When Hank Steinbrenner on Monday afternoon remarked that the 2010 Yankees "lacked the hunger" that had (in his mind) propelled them to the world championship in 2009, and said the team had "celebrated too much," he could have been speaking in general terms about the pitfalls of success.
But when he dropped in a reference to "building mansions," there was nothing general about the reference. Because not 2 miles from the Yankees' spring training complex is a site upon which is now being constructed what will be the largest private residence in Tampa, a 30,000-square-foot, yes, mansion, the size of a Wal-Mart that will serve as the future home of Mr. Derek Sanderson Jeter.
Next thing you know, some modern-day Howie Spira will be skulking around the halls here peddling dirt on the Turn2Foundation, Jeter's charitable endeavor.
There's little doubt that this season, the pressure on Jeter will be intense.
There will be pressure to prove his 2010 season was an aberration, not the beginning of an irreversible decline.
There will be pressure to prove that, in spite of winning his fifth Gold Glove last year, he still has enough range to justify keeping him at shortstop at an age when most of them have been converted to outfielders or designated hitters.
There will be pressure to prove that, with his slowing bat and legs, he is not a drag at the top of their batting order taking up a spot that really should be occupied by Brett Gardner.
Most of all, there will be pressure to justify his paycheck, $17 million this year plus incentives, keeping him the highest-paid middle infielder in the game.
When Hank Steinbrenner moans about luxury taxes and revenue sharing and drops in the "S" word -- for socialism -- he is complaining about contracts like the one he gave to Jeter and Alex Rodriguez and Rafael Soriano, over the strenuous objections of his general manager.
There is a whiff of hypocrisy about it, to be sure -- he and his brother, Prince Hal, could have risked the displeasure of the public by taking a tough line with both Jeter and A-Rod, and certainly could have acquired a setup man for a lot less than the $35 million they are paying Soriano -- but the reality is, it is their money and they can spend it on whomever they want.
And then torment the players they choose to spend it on.
Traditionally, that has always been the player who gets the biggest contract.
This year, that player is Jeter, who somehow has gone from the second coming of DiMaggio and Gehrig to the reason why the Yankees failed to win the division last year and bombed out in the ALCS.
If he gets off to a slow start this year, you get the feeling they will never let him hear the end of it.
Not the fans, but the owners.
Already, we know that when Cashman went on the offensive in November, it was with the blessing of Hal Steinbrenner, who didn't take kindly to Jeter's agent, Casey Close, using the word "baffling" to describe the Yankees' negotiating strategy.

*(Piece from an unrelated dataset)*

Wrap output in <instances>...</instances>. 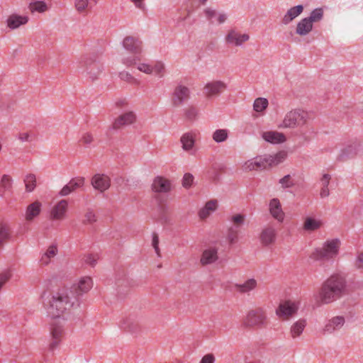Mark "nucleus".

Since then, we have had the GM floating the idea of moving Jeter from shortstop to center field at some point, and Joe Girardi entertaining, at least, the notion of dropping Jeter in the batting order.
Kevin Long, the hitting coach, although careful to wrap his criticism in a blanket of euphemisms, has been quite open about all the work he has had to do on Jeter's swing, which served him quite well for the first 15 seasons of his career.
And now, Hank Steinbrenner, who represents 50 percent of the controlling interest in this team and without whose approval nothing gets done, is talking about guys losing hunger and focus and spending too much time picking out tile for their new mansions.
The last time I checked, only one Yankee was building a mansion of any note. Coincidentally, it happens to be the Yankee who walked off with the biggest slice of Steinbrenner cake this offseason.
If it's any consolation to Jeter, there is some measure of honor in being singled out by a Steinbrenner, whether it be George or Hank. It means a lot is expected of him, a burden that Jeter has always borne eagerly.
It also means that this year, it is his turn to experience what Dave Winfield went through with The Boss 30 years ago, his turn to be flogged with his own contract any time things go wrong around the Yankees.
In exchange for that $51 million contract, Derek Jeter may be about to pay a stiffer price than he ever could have imagined.